### PROBLEM SET
#1 On the Warwick admissions page, what is the lowest grade level a differential offer can go down to?
#2 Please sum up the Warwick admissions page in two sentences.
#3 Continue the Warwick admissions page from its last sentence.
--- SUPPLIED PASSAGE ---
General entry requirements

A level:

• A*A*A including A* in both Mathematics and Further Mathematics, plus grade 2 in any STEP
• OR A*A*A* including Mathematics and Further Mathematics
• OR A*A*AA including A* in both Mathematics and Further Mathematics

IB:

• 39 + STEP (grade 2) with 6 in three Higher Level subjects to include Mathematics ('Analysis and Approaches' only)
• OR 39 with 7, 6, 6 in three Higher Level subjects to include Mathematics ('Analysis and Approaches' only)

BTEC:

• We welcome applications from students taking a BTEC alongside A level Mathematics and Further Mathematics

Additional requirements:

You can take the Mathematics Admissions Test (MAT) or the Test of Mathematics for University Admissions (TMUA) before applying. Depending on your performance in your test/s, you may then be eligible for a reduced offer.

Find out more about MAT, TMUA and STEP.

You will also need to meet our English Language requirements.

International Students

We welcome applications from students with other internationally recognised qualifications.

Find out more about international entry requirements.

Contextual data and differential offers

Warwick may make differential offers to students in a number of circumstances. These include students participating in the Realising Opportunities programme, or who meet two of the contextual data criteria. Differential offers will be one or two grades below Warwick’s standard offer (to a minimum of BBB).

Warwick International Foundation Programme (IFP)

All students who successfully complete the Warwick IFP and apply to Warwick through UCAS will receive a guaranteed conditional offer for a related undergraduate programme (selected courses only).

Find out more about standard offers and conditions for the IFP.

Taking a gap year

Applications for deferred entry welcomed.

Interviews

We do not typically interview applicants. Offers are made based on your UCAS form which includes predicted and actual grades, your personal statement and school reference.

Year One

Linear Algebra

Linear algebra addresses simultaneous linear equations. You will learn about the properties of vector space, linear mapping and its representation by a matrix. Applications include solving simultaneous linear equations, properties of vectors and matrices, properties of determinants and ways of calculating them. You will learn to define and calculate eigenvalues and eigenvectors of a linear map or matrix. You will have an understanding of matrices and vector spaces for later modules to build on.
--- PROVIDED RECORDS ---
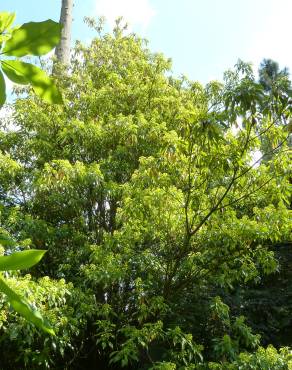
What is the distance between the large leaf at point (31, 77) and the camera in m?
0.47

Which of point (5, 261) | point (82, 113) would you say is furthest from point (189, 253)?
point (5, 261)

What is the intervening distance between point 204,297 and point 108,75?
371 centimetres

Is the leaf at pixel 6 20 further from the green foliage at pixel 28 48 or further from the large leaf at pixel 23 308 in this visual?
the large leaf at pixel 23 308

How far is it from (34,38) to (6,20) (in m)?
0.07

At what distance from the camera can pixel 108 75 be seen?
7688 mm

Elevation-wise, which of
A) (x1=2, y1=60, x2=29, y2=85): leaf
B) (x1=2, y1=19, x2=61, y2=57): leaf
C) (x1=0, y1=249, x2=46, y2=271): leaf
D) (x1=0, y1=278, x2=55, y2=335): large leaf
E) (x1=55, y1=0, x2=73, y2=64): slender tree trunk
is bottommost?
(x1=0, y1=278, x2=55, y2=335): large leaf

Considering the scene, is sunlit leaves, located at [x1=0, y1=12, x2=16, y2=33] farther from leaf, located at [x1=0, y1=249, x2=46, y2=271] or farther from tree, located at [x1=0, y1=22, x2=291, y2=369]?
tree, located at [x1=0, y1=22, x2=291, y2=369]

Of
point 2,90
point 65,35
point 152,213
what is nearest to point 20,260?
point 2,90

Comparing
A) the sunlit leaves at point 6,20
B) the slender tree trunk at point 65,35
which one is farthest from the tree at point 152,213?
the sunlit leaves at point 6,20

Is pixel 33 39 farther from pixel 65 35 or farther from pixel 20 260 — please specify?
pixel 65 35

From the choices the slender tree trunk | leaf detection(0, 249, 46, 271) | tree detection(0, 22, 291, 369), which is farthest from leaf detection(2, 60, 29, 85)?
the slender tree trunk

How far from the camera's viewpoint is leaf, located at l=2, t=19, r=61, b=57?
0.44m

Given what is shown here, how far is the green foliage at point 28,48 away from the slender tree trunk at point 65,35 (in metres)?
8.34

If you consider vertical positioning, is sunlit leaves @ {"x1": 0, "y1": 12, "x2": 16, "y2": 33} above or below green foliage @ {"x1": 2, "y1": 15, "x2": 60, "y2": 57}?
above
---
### RESPONSES BY ITEM NUMBER
#1 BBB

#2 The Warwick admissions page lists A level, IB and BTEC entry requirements, notes that taking MAT or TMUA before applying may lead to a reduced offer, and states that English Language requirements must also be met. It also covers differential offers, a guaranteed conditional offer for students who complete the Warwick IFP, deferred entry and offers made from the UCAS form without interview, and it describes a Year One Linear Algebra module.

#3
Differential Equations

Can you predict the trajectory of a tennis ball? In this module you cover the basic theory of ordinary differential equations (ODEs), the cornerstone of all applied mathematics. ODE theory proves invaluable in branches of pure mathematics, such as geometry and topology. You will be introduced to simple differential and difference equations and methods for their solution. You will cover first-order equations, linear second-order equations and coupled first-order linear systems with constant coefficients, and solutions to differential equations with one-and two-dimensional systems. We will discuss why in three dimensions we see new phenomena, and have a first glimpse of chaotic solutions.

Mathematics by Computer

This module contains a Python mini-course and an introduction to the Latex scientific document preparation package. It will involve a group project, involving computation, and students will develop their research skills, including planning and use of library and internet resources, and their presentation skills including a video presentation.

Geometry and Motion

Geometry and motion are connected as a particle curves through space, and in the relation between curvature and acceleration. In this course you will discover how to integrate vector-valued functions and functions of two and three real variables. You will encounter concepts in particle mechanics, deriving Kepler’s Laws of planetary motion from Newton’s second law of motion and the law of gravitation. You will see how intuitive geometric and physical concepts such as length, area, volume, curvature, mass, circulation and flux can be translated into mathematical formulas, and appreciate the importance of conserved quantities in mechanics.

Foundations

It is in its proofs that the strength and richness of mathematics is to be found. University mathematics introduces progressively more abstract ideas and structures and demands more in the way of proof until much of your time is occupied with understanding proofs and creating your own. Learning to deal with abstraction and with proofs takes time. This module will bridge the gap between school and university mathematics, taking you from concrete techniques where the emphasis is on calculation, and gradually moving towards abstraction and proof.

This module also looks at algorithms and operational complexity, including cryptographic keys and RSA.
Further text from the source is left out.